• **What the exercise asks**
Reproduce the entries below verbatim, starting at the line containing "How far away is the wooden" and continuing through the line containing "8766 millimetres", including both of those lines.

[Records of scene-based questions]
⟨

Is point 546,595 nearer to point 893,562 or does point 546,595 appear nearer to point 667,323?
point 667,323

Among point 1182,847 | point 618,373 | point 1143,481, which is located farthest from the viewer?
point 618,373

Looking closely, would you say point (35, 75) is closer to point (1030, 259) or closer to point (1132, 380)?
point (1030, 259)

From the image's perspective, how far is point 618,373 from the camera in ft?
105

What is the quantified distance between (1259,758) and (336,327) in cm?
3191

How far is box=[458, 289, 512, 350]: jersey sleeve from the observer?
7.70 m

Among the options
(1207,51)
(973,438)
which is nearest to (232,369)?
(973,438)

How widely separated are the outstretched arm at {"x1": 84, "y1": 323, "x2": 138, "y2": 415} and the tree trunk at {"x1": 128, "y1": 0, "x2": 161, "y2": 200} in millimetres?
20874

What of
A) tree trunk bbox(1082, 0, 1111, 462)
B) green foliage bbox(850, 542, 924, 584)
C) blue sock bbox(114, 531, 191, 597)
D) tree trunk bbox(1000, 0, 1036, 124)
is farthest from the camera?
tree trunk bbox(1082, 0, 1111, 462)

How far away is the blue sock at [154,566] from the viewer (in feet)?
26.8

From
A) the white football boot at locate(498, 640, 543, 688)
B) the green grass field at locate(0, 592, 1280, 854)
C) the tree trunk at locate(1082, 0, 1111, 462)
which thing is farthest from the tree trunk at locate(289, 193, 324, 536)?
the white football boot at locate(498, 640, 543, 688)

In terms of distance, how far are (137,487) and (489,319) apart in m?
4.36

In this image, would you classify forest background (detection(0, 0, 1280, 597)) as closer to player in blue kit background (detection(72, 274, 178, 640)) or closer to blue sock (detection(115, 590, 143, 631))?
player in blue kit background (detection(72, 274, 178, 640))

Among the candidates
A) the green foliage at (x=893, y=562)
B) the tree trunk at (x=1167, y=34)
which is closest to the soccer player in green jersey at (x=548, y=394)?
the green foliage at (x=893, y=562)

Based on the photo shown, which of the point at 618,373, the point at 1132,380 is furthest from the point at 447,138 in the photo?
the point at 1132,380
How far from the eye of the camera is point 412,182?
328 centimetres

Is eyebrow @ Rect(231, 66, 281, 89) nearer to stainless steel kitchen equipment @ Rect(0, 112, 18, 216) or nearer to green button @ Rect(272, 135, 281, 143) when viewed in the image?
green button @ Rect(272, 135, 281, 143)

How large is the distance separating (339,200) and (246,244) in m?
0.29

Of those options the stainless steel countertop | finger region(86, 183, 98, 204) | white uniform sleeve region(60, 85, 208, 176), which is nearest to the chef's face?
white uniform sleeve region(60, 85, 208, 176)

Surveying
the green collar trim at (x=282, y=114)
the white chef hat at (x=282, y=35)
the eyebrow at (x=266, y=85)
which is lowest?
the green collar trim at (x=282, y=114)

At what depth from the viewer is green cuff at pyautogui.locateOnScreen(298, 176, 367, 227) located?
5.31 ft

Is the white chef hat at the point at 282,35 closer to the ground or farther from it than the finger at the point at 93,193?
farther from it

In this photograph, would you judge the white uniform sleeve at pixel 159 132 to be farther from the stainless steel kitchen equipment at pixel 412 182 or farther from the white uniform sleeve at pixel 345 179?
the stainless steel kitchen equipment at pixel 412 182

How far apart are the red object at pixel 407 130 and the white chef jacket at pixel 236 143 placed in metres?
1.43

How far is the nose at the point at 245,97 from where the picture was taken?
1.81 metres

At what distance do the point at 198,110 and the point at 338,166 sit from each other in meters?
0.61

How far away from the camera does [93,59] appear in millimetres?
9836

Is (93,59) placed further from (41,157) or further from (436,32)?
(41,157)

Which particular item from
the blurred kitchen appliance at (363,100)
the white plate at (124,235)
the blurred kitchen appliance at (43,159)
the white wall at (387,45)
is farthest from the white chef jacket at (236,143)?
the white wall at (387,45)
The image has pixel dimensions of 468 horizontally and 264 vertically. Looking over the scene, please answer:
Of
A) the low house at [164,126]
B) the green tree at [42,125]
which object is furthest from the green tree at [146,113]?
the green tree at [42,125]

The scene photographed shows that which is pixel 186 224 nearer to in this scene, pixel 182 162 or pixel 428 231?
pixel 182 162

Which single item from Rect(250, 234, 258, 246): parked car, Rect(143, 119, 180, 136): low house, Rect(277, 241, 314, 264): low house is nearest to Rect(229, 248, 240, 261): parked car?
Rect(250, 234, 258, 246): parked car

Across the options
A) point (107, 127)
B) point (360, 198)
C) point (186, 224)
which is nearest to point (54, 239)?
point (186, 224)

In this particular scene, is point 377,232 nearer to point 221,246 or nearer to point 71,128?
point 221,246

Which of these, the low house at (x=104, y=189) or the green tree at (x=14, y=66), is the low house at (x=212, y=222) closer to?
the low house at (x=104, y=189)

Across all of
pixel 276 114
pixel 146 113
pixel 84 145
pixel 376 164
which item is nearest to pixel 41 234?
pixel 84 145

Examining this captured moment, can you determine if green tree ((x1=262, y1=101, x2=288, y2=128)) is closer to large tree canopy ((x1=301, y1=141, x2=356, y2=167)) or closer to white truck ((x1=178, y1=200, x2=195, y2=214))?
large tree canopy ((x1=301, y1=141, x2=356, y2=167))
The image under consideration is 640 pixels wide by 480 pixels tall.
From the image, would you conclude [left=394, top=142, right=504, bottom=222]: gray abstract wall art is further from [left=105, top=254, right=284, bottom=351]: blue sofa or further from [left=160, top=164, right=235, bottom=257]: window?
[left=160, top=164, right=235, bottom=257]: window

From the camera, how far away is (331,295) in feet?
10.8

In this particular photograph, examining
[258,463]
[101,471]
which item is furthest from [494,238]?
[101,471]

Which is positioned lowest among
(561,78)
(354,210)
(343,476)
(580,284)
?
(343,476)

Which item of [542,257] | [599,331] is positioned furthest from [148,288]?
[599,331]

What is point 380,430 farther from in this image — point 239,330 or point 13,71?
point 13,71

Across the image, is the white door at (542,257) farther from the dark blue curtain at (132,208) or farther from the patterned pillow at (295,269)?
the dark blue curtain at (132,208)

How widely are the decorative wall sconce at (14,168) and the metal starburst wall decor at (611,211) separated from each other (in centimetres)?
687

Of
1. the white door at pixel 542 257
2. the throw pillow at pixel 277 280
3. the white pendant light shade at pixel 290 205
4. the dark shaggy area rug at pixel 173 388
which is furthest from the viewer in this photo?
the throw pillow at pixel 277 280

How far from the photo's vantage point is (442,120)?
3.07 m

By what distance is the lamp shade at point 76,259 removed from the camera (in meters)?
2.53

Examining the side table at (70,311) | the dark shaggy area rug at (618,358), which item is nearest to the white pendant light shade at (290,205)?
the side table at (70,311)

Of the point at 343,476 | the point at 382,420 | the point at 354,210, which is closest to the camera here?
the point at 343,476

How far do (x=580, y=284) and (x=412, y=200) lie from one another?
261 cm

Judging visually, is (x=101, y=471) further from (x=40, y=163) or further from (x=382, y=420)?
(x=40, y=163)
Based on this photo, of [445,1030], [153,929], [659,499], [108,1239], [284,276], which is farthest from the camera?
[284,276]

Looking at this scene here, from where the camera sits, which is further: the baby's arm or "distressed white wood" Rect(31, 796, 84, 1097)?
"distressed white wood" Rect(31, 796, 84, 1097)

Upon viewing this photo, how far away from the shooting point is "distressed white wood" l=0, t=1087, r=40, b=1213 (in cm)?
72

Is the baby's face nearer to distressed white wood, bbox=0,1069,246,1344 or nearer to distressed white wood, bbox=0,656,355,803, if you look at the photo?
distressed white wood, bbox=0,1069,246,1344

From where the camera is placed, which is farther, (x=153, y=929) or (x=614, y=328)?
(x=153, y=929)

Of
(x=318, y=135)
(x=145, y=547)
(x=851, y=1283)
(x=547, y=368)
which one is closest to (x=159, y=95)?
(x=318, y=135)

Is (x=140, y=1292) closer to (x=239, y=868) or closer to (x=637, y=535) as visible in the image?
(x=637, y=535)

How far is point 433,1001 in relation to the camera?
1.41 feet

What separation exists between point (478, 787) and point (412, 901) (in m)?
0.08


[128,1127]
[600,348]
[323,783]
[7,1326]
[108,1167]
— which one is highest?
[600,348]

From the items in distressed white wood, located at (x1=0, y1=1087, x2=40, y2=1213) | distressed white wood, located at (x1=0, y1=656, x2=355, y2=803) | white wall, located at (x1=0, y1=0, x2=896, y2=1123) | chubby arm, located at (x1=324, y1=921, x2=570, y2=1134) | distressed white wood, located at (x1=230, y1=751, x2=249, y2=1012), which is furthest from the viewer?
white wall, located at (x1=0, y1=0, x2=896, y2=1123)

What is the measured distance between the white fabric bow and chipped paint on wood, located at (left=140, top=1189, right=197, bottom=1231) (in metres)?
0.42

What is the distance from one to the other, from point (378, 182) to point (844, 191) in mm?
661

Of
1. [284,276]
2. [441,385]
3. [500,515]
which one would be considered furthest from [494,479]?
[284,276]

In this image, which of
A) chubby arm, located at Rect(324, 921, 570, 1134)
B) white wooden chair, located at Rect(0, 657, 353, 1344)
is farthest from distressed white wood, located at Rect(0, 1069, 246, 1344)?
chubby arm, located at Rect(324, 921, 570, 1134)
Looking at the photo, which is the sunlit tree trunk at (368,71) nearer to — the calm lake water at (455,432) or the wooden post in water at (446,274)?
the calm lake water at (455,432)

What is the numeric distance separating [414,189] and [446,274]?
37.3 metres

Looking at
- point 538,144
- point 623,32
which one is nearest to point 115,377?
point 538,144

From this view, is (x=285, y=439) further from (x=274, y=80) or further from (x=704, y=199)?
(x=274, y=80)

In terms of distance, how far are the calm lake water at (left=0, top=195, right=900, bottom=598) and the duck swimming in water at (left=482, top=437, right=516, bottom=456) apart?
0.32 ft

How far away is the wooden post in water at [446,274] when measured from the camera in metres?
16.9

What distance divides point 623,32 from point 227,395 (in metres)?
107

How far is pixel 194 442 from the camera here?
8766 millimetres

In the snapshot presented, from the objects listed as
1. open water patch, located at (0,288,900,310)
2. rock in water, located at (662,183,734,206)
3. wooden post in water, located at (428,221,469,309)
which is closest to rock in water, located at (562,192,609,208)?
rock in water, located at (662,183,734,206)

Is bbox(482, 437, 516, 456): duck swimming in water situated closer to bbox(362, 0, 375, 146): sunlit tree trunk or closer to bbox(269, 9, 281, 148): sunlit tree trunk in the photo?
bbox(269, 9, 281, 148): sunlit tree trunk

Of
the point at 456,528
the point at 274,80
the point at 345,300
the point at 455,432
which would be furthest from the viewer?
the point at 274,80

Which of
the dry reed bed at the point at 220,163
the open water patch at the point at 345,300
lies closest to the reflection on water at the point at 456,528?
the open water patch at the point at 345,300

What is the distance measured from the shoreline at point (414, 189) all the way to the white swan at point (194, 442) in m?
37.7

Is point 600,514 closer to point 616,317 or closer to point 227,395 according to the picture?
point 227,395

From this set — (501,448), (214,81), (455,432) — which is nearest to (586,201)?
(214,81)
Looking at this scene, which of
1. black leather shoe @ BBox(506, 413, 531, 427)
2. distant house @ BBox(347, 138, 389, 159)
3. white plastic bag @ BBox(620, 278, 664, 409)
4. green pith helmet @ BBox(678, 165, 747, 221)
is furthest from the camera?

⟩

• **Full response**
How far away is the wooden post in water at [446,274] when measured from the camera in metres?
16.9

What distance divides point 623,32 from point 227,395 (in metres)?
107

How far is pixel 194 442 from the camera here?
8766 millimetres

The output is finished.